WORK TO BE COMPLETED:
Reproduce the listing below word for word, leaving out the pictures.

RECORDS FOR THIS EXERCISE:
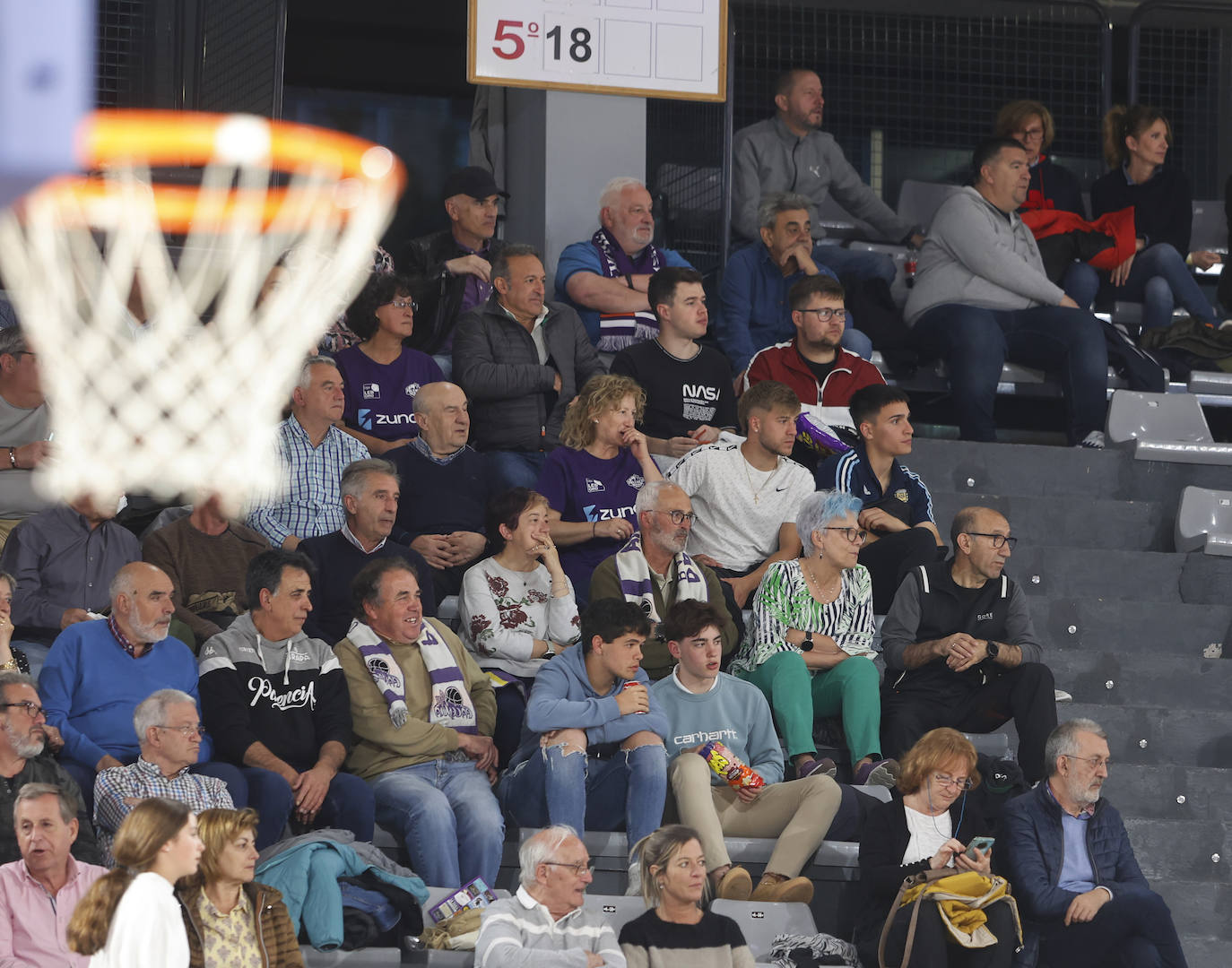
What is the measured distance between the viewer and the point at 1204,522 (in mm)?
6273

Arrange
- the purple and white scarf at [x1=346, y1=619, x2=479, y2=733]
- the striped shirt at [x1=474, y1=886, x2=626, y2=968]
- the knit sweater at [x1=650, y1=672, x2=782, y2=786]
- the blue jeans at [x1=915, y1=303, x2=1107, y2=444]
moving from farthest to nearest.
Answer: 1. the blue jeans at [x1=915, y1=303, x2=1107, y2=444]
2. the knit sweater at [x1=650, y1=672, x2=782, y2=786]
3. the purple and white scarf at [x1=346, y1=619, x2=479, y2=733]
4. the striped shirt at [x1=474, y1=886, x2=626, y2=968]

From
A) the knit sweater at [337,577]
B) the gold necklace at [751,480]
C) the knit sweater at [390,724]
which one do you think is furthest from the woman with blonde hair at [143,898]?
the gold necklace at [751,480]

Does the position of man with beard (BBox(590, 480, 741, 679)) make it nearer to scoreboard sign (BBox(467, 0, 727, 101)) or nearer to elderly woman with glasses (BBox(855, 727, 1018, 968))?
elderly woman with glasses (BBox(855, 727, 1018, 968))

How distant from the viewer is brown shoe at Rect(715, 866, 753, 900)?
4.13 meters

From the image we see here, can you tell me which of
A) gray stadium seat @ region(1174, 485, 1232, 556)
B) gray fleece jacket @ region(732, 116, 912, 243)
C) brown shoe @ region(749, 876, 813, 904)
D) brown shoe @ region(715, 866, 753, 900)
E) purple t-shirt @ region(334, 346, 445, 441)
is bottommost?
brown shoe @ region(749, 876, 813, 904)

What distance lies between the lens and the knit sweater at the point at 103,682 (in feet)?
13.5

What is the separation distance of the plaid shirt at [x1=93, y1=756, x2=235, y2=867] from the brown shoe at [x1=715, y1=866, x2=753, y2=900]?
1.23 meters

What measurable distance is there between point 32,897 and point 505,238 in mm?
4726

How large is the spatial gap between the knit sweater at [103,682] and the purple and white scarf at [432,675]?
0.48 metres

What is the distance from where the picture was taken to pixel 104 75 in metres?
6.97

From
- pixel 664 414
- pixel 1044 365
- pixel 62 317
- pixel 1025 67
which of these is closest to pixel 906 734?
pixel 664 414

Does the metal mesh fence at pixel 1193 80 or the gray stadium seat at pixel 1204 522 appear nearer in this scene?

RESULT BELOW:
What is the measured distance between the viewer and the point at 1204,522 (in mm)?
6273

Arrange
- the purple and white scarf at [x1=346, y1=619, x2=479, y2=733]
- the striped shirt at [x1=474, y1=886, x2=626, y2=968]
- the knit sweater at [x1=650, y1=672, x2=782, y2=786]
- the blue jeans at [x1=915, y1=303, x2=1107, y2=444]
moving from farthest to nearest.
Answer: 1. the blue jeans at [x1=915, y1=303, x2=1107, y2=444]
2. the knit sweater at [x1=650, y1=672, x2=782, y2=786]
3. the purple and white scarf at [x1=346, y1=619, x2=479, y2=733]
4. the striped shirt at [x1=474, y1=886, x2=626, y2=968]

From
A) the knit sweater at [337,577]
B) the gold necklace at [751,480]
C) the knit sweater at [390,724]
which one do you think is furthest from the woman with blonde hair at [143,898]?
the gold necklace at [751,480]

Does the position of man with beard (BBox(590, 480, 741, 679)) make it nearer to scoreboard sign (BBox(467, 0, 727, 101)) or nearer to elderly woman with glasses (BBox(855, 727, 1018, 968))?
elderly woman with glasses (BBox(855, 727, 1018, 968))

How distant from the viewer is brown shoe at Rect(715, 866, 753, 900)?
4.13 meters

From the image we see here, can you tell me which of
A) gray stadium seat @ region(1174, 485, 1232, 556)
B) gray fleece jacket @ region(732, 116, 912, 243)
C) brown shoe @ region(749, 876, 813, 904)
D) brown shoe @ region(715, 866, 753, 900)
E) purple t-shirt @ region(334, 346, 445, 441)
is bottommost?
brown shoe @ region(749, 876, 813, 904)

What distance lies between the lens and the knit sweater at the point at 103,682 (in feet)?
13.5

What is the separation distance of the plaid shirt at [x1=93, y1=756, x2=235, y2=867] from the brown shoe at [x1=715, y1=866, x2=753, y2=900]?
1.23 meters

What measurable distance is there between point 32,897 and point 505,238 in mm?
4726

How large is the spatial gap between the knit sweater at [103,682] and the purple and white scarf at [432,675]?
0.48 metres

What is the distance from where the picture was taken to pixel 104 75 in metres?
6.97

From
- pixel 664 414
- pixel 1044 365
- pixel 62 317
- pixel 1025 67
which of these is closest to pixel 906 734?
pixel 664 414

Does the metal mesh fence at pixel 1193 80 or the gray stadium seat at pixel 1204 522 appear nearer in this scene?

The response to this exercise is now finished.